But who can afford fireplaces here?

mitoguitarman, you can pick up a wood burning stove at many home centers (hardware stores) for as little as 10,000 yen and install it yourself. Firewood can be cut by people who own cheap forested mountain land for their own use or to be sold. In the countryside (and Fukushima has plenty of it), there are lots of people with wood burning stoves.

Although the Forestry Agency has already advised that firewood containing 40 becquerels or more of radioactive cesium per kilogram should not be sold or burned

Right. I will just run a firewood sample down to the local lab...

4 ( +4 / -0 )

firewood ash containing over 1,000 times that amount has been found in the garden of one home, TV Asahi reported

Wonderful. Winter is about half over, and now they have concluded that the firewood should not have been burned. Typical Japanese bureaucrats being proactive.

1 ( +3 / -2 )

That's a lot of Bq's going up in smoke.

2 ( +2 / -0 )

Just another example of how having people living in these radioactive areas is going to spread the radioactive particles all over the place.

Now you know why Russia just abandoned areas around Chernobyl and did not try to clean it up like the Japanese insist on trying. (special emphasis on the word "trying").

6 ( +6 / -0 )

Earth to nagatacho, GET THESE PEOPLE OUT of contaminated areas! WTF! Let them live there getting high doses, daily activities spread the stuff around.

Govt time to dig yr heads outta your arses & start implementing some common sense, for christs sake!

0 ( +1 / -1 )

Now you know why Russia just abandoned areas around Chernobyl and did not try to clean it up like the Japanese insist on trying. (special emphasis on the word "trying").

The Soviet Union should not be used as a role model for anything, they abandoned Chernobyl because of the primitive technology, lack of willpower and reluctance to use whatever precious little money they had to decontaminate the area. Don't write off the Japanese, they learn from their mistakes, after the devastation and massive loss of life caused by the Hanshin earthquake in 1995, strict building codes were implemented, and you can see for yourself how houses and roads remained intact after the much stronger 2011 Tohoku earthquake. They've already invented a machine since the Fukushima disaster that remove 97% of cesium from contaminated soil. There are problems, but don't be surprised if international predictions are proved wrong and that area is liveable alot sooner than what Westeners are saying. Thank God for the Japanese, they lead the way in refining and making best use of existent technology on a practical, human level.

-5 ( +1 / -6 )

Nobody is downing ingenuity in the face of adversity. Companies will always come up with ways strive to solve environmental and or health problems. There is big big money in it. But what the consensus of the above posters oginome is basic, human concern for those who are living and breathing in areas where there is contamination. The Concern for their wellbeing is quite obvious.

3 ( +3 / -0 )

───

__WORK TO DO__:
1. Write out the firewood comment thread again, starting at "Although the Forestry" and ending at "the local lab...", and rename "Forestry Agency" as "Environment Ministry" wherever it occurs.
2. Answer these questions from the firewood comment thread:
(a) For as little as how much can a wood burning stove be bought at home centers?
(b) At what level of radioactive cesium per kilogram should firewood not be sold or burned?
(c) What percentage of cesium from contaminated soil does the newly invented machine remove?

Image-linked spatial questions

───

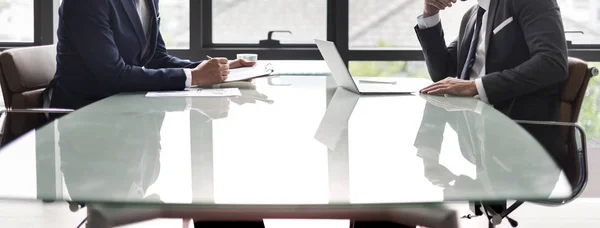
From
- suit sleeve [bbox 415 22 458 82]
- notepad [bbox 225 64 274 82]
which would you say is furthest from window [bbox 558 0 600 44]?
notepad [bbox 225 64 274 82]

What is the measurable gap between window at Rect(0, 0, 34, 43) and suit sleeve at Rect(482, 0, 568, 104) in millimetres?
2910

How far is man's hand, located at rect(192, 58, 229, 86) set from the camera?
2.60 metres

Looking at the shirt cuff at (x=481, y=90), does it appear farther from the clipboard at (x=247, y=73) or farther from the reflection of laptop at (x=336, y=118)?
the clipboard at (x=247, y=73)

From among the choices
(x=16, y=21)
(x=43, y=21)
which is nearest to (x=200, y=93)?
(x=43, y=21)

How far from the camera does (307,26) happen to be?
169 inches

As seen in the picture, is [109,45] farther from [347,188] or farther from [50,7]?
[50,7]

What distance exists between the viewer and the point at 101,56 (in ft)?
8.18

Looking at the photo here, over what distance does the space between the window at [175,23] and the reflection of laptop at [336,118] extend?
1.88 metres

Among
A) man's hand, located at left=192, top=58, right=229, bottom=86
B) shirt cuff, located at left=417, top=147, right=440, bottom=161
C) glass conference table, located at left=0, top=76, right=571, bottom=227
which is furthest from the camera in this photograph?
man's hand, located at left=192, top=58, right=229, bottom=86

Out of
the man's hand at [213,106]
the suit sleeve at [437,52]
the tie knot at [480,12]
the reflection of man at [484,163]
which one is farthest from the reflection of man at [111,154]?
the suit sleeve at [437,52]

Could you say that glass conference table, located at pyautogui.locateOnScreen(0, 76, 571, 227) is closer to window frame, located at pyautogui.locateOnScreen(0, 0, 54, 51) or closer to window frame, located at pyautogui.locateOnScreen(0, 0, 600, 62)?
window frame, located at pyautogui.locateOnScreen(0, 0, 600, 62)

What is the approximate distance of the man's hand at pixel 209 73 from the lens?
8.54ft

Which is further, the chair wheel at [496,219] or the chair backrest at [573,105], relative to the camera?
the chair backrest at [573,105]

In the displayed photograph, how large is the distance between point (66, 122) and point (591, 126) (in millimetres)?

───

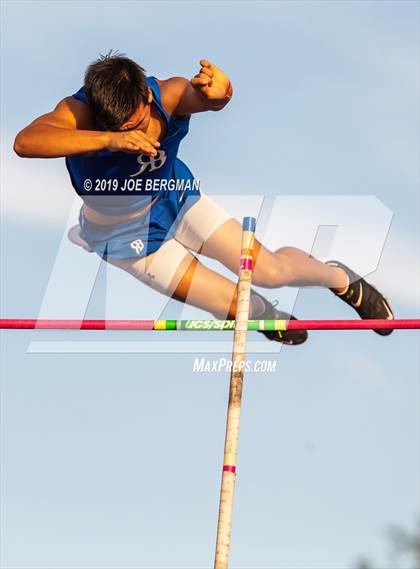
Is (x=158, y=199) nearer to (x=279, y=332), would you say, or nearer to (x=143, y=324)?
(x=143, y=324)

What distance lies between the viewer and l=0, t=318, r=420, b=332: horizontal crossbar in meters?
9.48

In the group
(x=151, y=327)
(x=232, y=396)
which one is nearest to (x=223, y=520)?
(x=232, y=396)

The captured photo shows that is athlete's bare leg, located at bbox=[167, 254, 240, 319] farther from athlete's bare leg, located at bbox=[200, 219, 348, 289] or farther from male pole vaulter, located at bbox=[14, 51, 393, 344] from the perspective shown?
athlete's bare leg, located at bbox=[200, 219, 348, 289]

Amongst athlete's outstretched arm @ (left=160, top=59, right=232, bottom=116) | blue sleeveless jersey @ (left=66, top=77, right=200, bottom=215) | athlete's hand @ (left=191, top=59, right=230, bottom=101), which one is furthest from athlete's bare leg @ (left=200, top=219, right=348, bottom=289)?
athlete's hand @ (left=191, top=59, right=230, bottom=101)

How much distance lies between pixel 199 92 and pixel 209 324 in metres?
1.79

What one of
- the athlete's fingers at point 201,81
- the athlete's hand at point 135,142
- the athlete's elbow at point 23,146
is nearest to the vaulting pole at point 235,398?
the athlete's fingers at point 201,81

───

__TASK RESPONSES__:
1.
Although the Environment Ministry has already advised that firewood containing 40 becquerels or more of radioactive cesium per kilogram should not be sold or burned

Right. I will just run a firewood sample down to the local lab...

2.
(a) As little as 10,000 yen.
(b) 40 becquerels or more per kilogram.
(c) 97%.